电视胸腔镜在普通胸外科的应用正在从根本上改变许多胸部良恶性疾病的治疗方法。自1991年7月以来,我们已对860例患者实施了794例单纯胸腔镜手术和101例电视辅助胸腔手术(VATS)。
前瞻性收集的关于这项新技术的具体适应证和结果的综合数据被前瞻性地录入胸外科数据库。对整个组以及三个高危队列研究术前、术中、术后和结果变量:年龄超过70岁(n = 198)、一秒用力呼气量(FEV1)小于1L(n = 46)和卡氏功能状态评分小于8(n = 61)。

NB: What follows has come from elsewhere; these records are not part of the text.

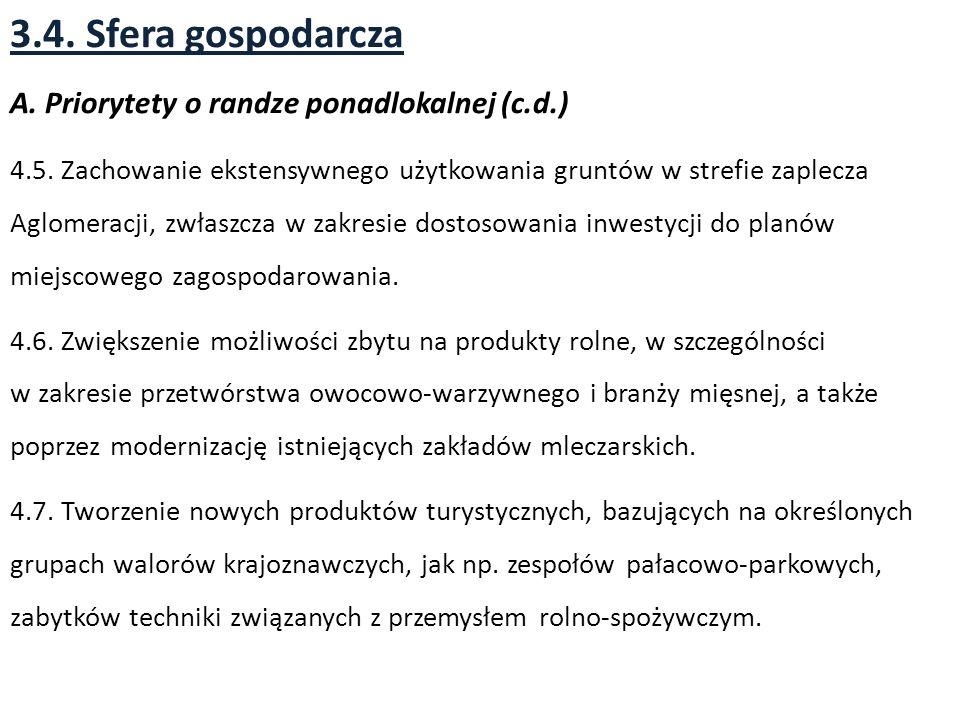 3.4.Sfera gospodarcza A. Priorytety o randze ponadlokalnej (c.d.) 4.5.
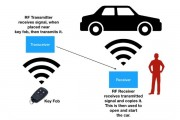 Owning a Modern Automobile with Enhanced Connectivity is a Danger: A Sitting Duck Ripe for Hackers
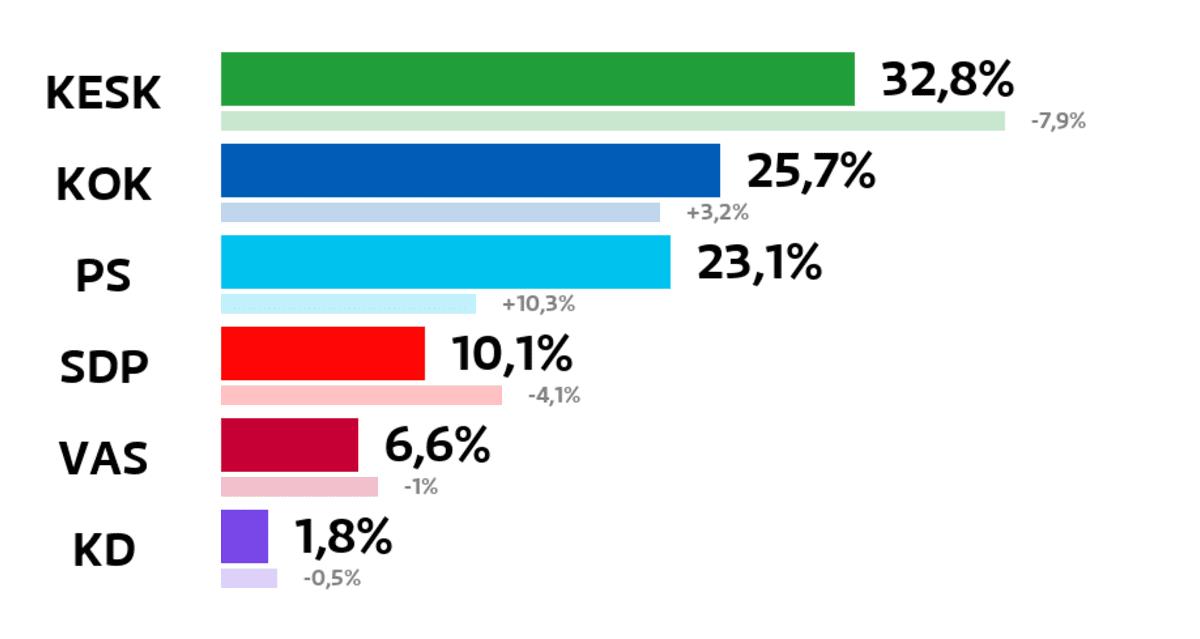 Laihia: Kuntavaalien tulos (%) Keskusta: 32,8 prosenttia Kokoomus: 25,7 prosenttia Perussuomalaiset: 23,1 prosenttia SDP: 10,1 prosenttia Vasemmistoliitto: 6,6 prosenttia Kristillisdemokraatit: 1,8 prosenttia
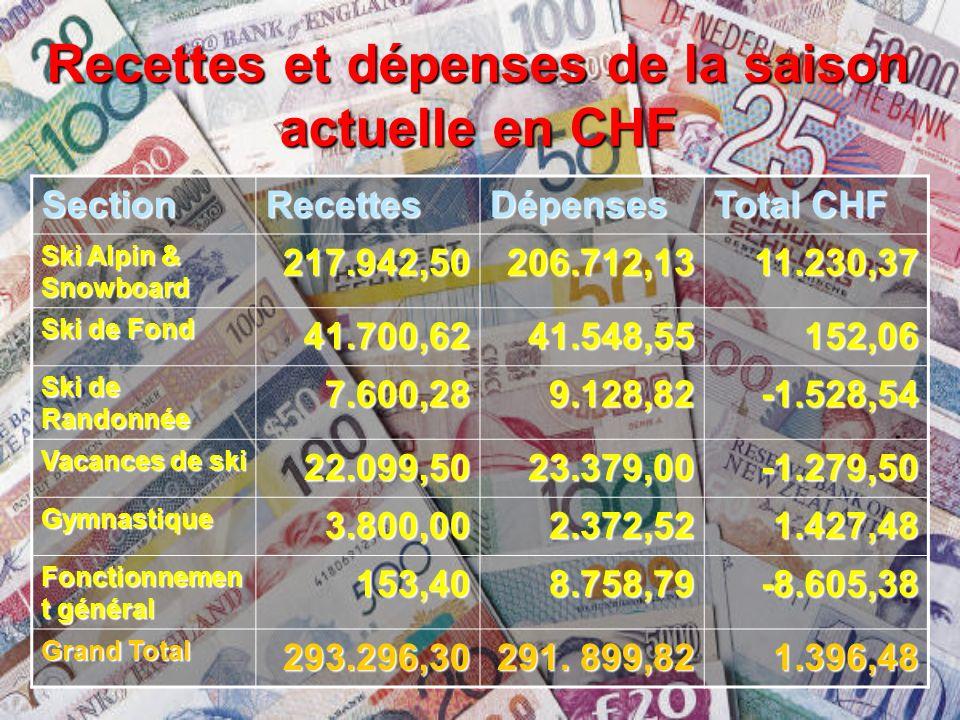 Recettes et dépenses de la saison actuelle en CHF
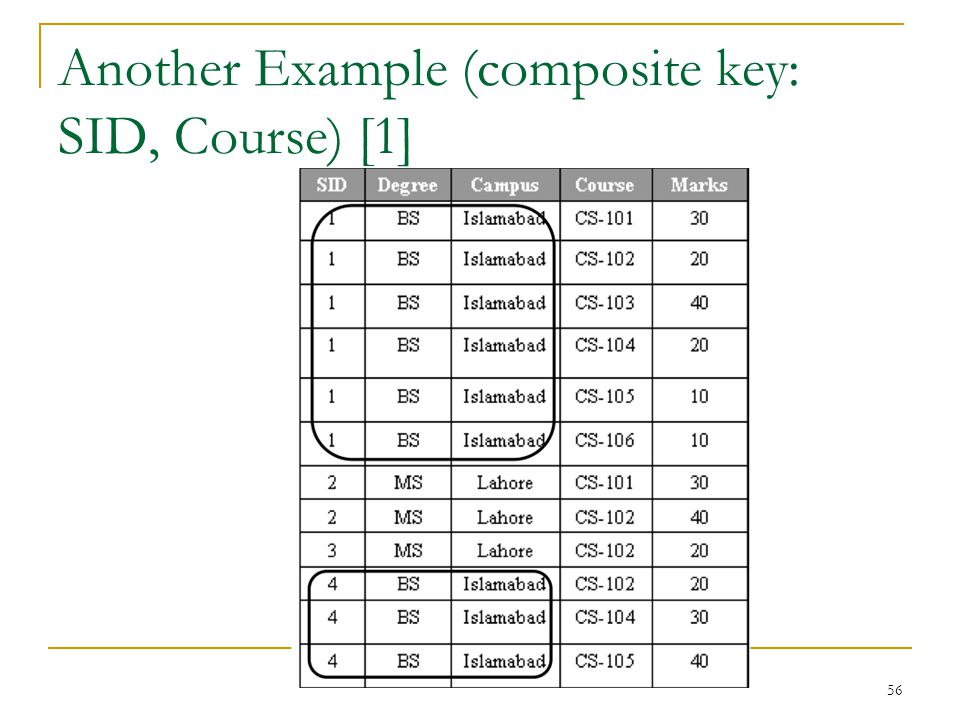 Another Example (composite key: SID, Course) [1]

895例患者中,男性449例,女性446例,年龄15至89岁(平均56±16岁标准差)。手术适应证中,诊断性的有501例(56%),治疗性的有244例(27%),诊断兼治疗性的有150例(17%)。具体实施的手术包括肺部手术(569例)、胸膜手术(196例)、食管手术(42例)、纵隔手术(51例)和心包手术(37例)。57%的手术针对恶性病变,43%针对良性或感染性病变。共有9例死亡,系列手术死亡率为1.0%。13例患者(1.4%)因技术原因转为有限开胸手术。121例患者出现127例并发症,所有患者的发病率为14%。老年、肺功能差和功能状态评分低的队列中的死亡率分别为1.5%、2.1%和9.8%。这些高危人群的发病率分别为19%、30%和18%。胸腔镜手术后中位住院时间为3天,VATS切除术后为5天。
这些数据强调了电视胸腔镜手术在胸部疾病患者中的灵活性、安全性、有效性以及潜在的成本节约。进行切除活检的能力将诊断特异性和敏感性提高到近100%。电视辅助胸腔手术技术还提供了一种微创手术,对以往无法通过标准开胸手术治疗的患者具有可接受的风险。